WARNING: this is a collection of ill thought-out ideas!

With all the talk of tags and folksonomies, I've started wondering whether it might be possible to pull a similar trick with structured metadata - i.e. reducing the precision and accuracy of the metadata in return for increasing the simplicity of metadata creation.

I suspect this idea would cause more problems than it would solve, but exploring it is interesting. For example, you could use the same s,p,o triples model as RDF, but with words(tags) instead of URIs.

E.g.

phildawes isa person phildawes age 29 phildawes worksfor drkw phildawes fullname "Phil Dawes" phildawes plays frenchhorn frenchhorn isa musicalinstrument etc..

Of course we'd have to capture and rely a lot more on context information for ultimately differentiating between two different 'phildawes''s etc.., but the payoff for this increased ambiguity would be simpler creation of metadata and potentually a lot more of it.

At work our most important rdf usecase is having an aggregated store of linked data that can be text-searched and navigated.

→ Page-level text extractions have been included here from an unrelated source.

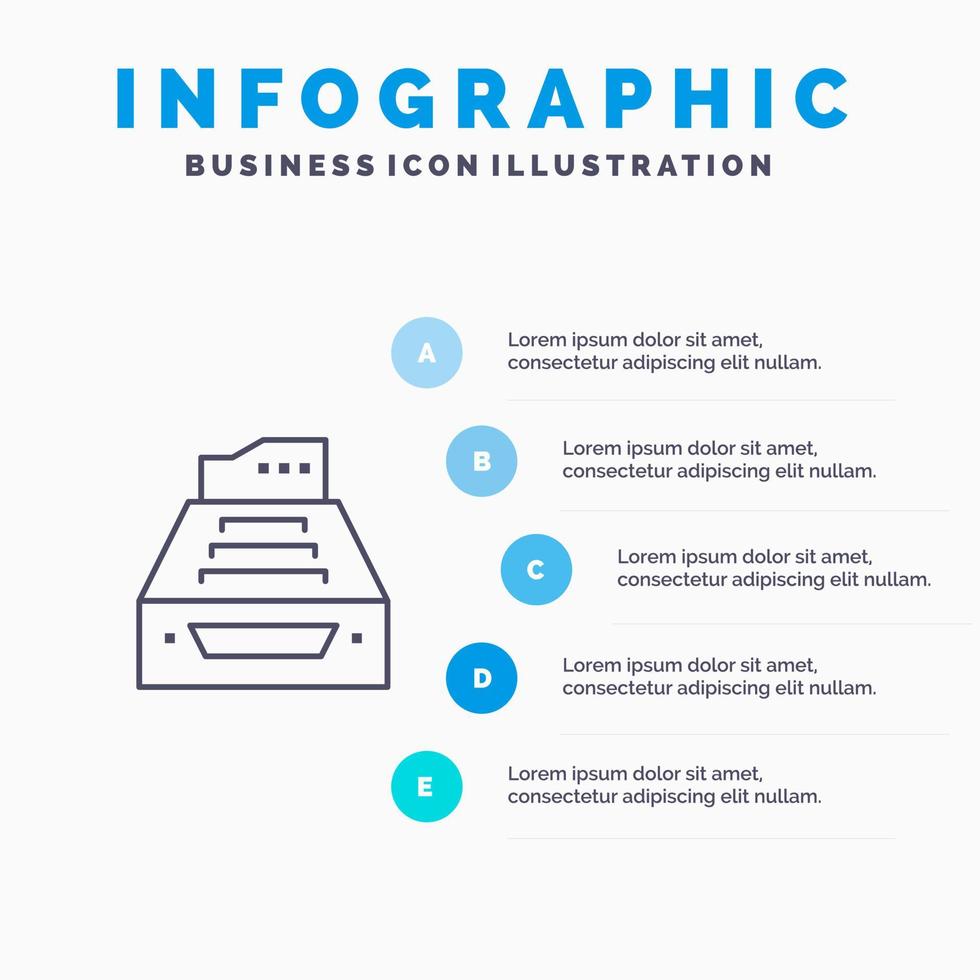 INFOGRAPHIC
BUSINESS ICON ILLUSTRATION

A
Lorem ipsum dolor sit amet, consectetur adipiscing elit nullam.

B
Lorem ipsum dolor sit amet, consectetur adipiscing elit nullam.

C
Lorem ipsum dolor sit amet, consectetur adipiscing elit nullam.

D
Lorem ipsum dolor sit amet, consectetur adipiscing elit nullam.

E
Lorem ipsum dolor sit amet, consectetur adipiscing elit nullam.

Since the results are always parsed by humans, this tag approach would probably work quite well here.

<20 minutes later>

Ok, I've refined the idea a bit. Instead of a single tag for each resource, we could use a collection of tags to disambiguate it a bit. The collection of tags could be in brackets or something:

(d156126 dell desktop pc) price (749.99 uk pounds) d156126 isa (desktoppc pc personalcomputer) d156126 ram (512 megabytes) d156126 harddrive (40 gigabytes)

(The convention in the above is that the first tag in the brackets is the one you will use to identify the resource in other statements.)

I suppose you could use a pattern-matching query language similar to sparql to search through the metadata, albeit with a lot less precision. Maybe

select ?a where ?a isa desktoppc ?a price ?b ?a ram ?c AND ?c < 900 AND pound in ?c

(assuming some stemming for pound)

Hmmmm... Reducing the accuracy of the results would probably allow for a lot looser query syntax. I suppose if you take this to its natural conclusion you get a text search, but this is obviously a little more structured than that.

It's difficult for me to tell if this is worth persuing further or not. Will sleep on it and think more tomorrow.